* [TASK SET]
A - In the post about game points, why does the writer have no problem with the rule "points lost are gone, period"? Answer in one to three sentences.
B - Retype the post about game points from "Well, I'm built" up to and including "much fun ;)   ).".
C - Continue the post about game points from where it stops.

* [PROVIDED TEXT]
--

If  guy has ice powers, I will let him chill his drink infinite times.  I will let him chill everyone's drink infinite times.  I'll let him make infinite snowballs so the other guy can throw them.

 

"this guy spent points and got a thing" and "this guy got a way crappier version of that same thing for free" is really not an imbalance issue, at least not for me.   

 

But again, I'm also the guy who has no problems with "points lost are gone, period."  Mostly because points don't balance the game: they never have, and they never will be anything more than a rough ballpark guess.  If points could completely balance the game, two people of identical points would battle forever, balanced and each unable to overcome the other.  We wouldn't need GMs anymore, either: we could simply read a scenario and-- heck; we wouldn't even need the game!  "You're opponent approaches!  He appears to be built on about 350 pts....."  

 

Well, I'm built on 425-

 

"You win!  As you step over his unconscious corpse, you make your way further into the darkened chamber..."

 

 

It just doesn't work that way, and never has  (thankfully.  I think we can all agree that this wouldn't be much fun ;)   ).

--

* [GIVEN INFORMATION]

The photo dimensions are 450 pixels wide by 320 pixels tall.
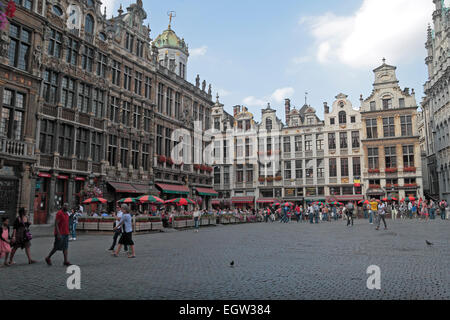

--

* [THE RESPONSES]
A - The writer accepts that rule mainly because points do not balance the game. They never have, and they will never be more than a rough ballpark guess.

B -
Well, I'm built on 425-

 

"You win!  As you step over his unconscious corpse, you make your way further into the darkened chamber..."

 

 

It just doesn't work that way, and never has  (thankfully.  I think we can all agree that this wouldn't be much fun ;)   ).

C -
 

Given all of that together, I'm not going to charge you points to get a crappy version of something else if you can get a crappy version of it using something else you already have.  I mean, you don't charge knockback resistance to Clinging because that's part of it.  Part of being really strong is being able to throw heavy things considerable distances.  Part of being on fire is that you are a danger to the surroundings-- because you can catch something on fire.  Part of being able to make ice is being able to -- well, make ice.  The same way you can choose between tapping something or smacking the crap out of it, I will let you chose between making an avalanche or making a couple of cubes for your bourbon.

 

 

 The idea that "you can get something free because of your SFX is part and parcel of the universe: if my SFX is an unbreakable staff, I've also got a lever, a door prop, a clothesline, half a hobo kit, and between the right two trees, a chin-up bar.  And I will have it every time I have that staff.   If part of my SFX is being on fire, that fire doesn't become harmless to the environment just because I didn't buy "Gender Reveal Party."  If your killing attack is a deadly blast of radiation and mine is a dozen tiny knives, I've got those tiny knives when I need to split a burrito in half just as much as when I need to split the cave monster in half.

 

 

 

But again: that's just me.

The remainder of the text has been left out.